Evet, tabii ki! Her okuyucu her bir mısrada farklı şeyler deneyimler ve Goethe’nin eserleri o kadar zekice yazılmıştır ki, sürekli kendilerini yenilemeye devam ederler. Goethe’nin hayal gücüne dönecek olursak; Eserlerinde o kadar fazla senaryo yarattı ve edebiyatın yanında bilim ve sanatta da o kadar çok farklı alanda faaliyet gösterdi ki, onu yorumlamayı asla bitiremeyiz. Her kuşak, farklı kaygıları ve düşünce tarzlarını beraberinde getirecek ve Goethe’nin eserleri daima bu zorluğun üstesinden gelebilecek.
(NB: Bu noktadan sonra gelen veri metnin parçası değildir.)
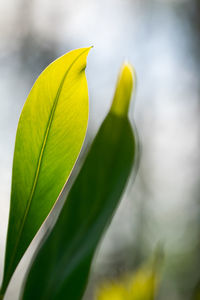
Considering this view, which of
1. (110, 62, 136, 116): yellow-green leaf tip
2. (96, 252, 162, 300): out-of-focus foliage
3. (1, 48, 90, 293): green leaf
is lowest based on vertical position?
(96, 252, 162, 300): out-of-focus foliage

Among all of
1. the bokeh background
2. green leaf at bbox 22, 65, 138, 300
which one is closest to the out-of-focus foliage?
green leaf at bbox 22, 65, 138, 300

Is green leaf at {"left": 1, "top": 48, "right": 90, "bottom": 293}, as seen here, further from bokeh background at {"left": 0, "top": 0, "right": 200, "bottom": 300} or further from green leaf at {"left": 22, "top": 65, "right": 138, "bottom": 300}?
bokeh background at {"left": 0, "top": 0, "right": 200, "bottom": 300}

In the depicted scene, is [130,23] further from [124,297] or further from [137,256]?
[124,297]

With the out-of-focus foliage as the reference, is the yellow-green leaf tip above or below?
above

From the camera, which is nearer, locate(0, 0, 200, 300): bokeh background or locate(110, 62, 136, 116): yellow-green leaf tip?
locate(110, 62, 136, 116): yellow-green leaf tip

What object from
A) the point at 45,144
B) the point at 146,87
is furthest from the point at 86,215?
the point at 146,87

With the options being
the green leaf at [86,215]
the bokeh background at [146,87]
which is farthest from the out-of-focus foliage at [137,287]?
the bokeh background at [146,87]
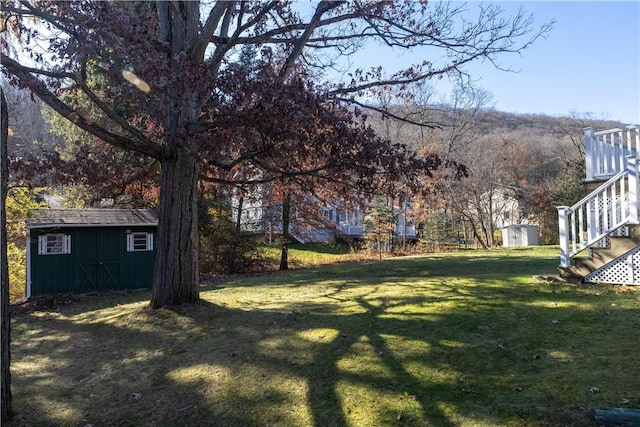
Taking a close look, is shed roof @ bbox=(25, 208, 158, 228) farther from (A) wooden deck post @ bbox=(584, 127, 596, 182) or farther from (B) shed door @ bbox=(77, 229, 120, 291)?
(A) wooden deck post @ bbox=(584, 127, 596, 182)

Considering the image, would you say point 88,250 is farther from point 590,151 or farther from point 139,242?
point 590,151

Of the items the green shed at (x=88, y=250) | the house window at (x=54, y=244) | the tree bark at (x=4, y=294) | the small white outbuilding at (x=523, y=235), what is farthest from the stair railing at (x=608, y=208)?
the small white outbuilding at (x=523, y=235)

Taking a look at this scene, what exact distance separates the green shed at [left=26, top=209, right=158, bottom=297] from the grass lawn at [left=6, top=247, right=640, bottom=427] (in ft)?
17.7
Kişisel bir soru: Goethe’nin şiirlerinden en sevdiğiniz alıntıyı bizimle paylaşır mısınız?
İki tane söyleyebilir miyim? En sevdiğim şiirlerinden biri, bu güzel mısralara sahip olan “Vasiyet” şiiri:
“Neşe içinde bağlı kal varoluşa – Mutlulukla bağlı kal ona.”
“Hermann’la Dorothea” eserindeki bir an beni her zaman etkiler. Savaş dönemlerinde büyük bir cesaret göstermiş olan Dorothea, aşık olduğu ve kaybettiğine inandığı adamın babasına karşı çıkar:
“Beni hemen böyle bir alaycılıkla karşılamak asil bir davranış mı,
Ayağım henüz kapının eşiğine gelmeden beni böylesine geri çevirmek?”
Dr. Charlotte Lee, Cambridge Üniversitesi’nde Germanistik Bölümü’nün başkanlığını yapıyor.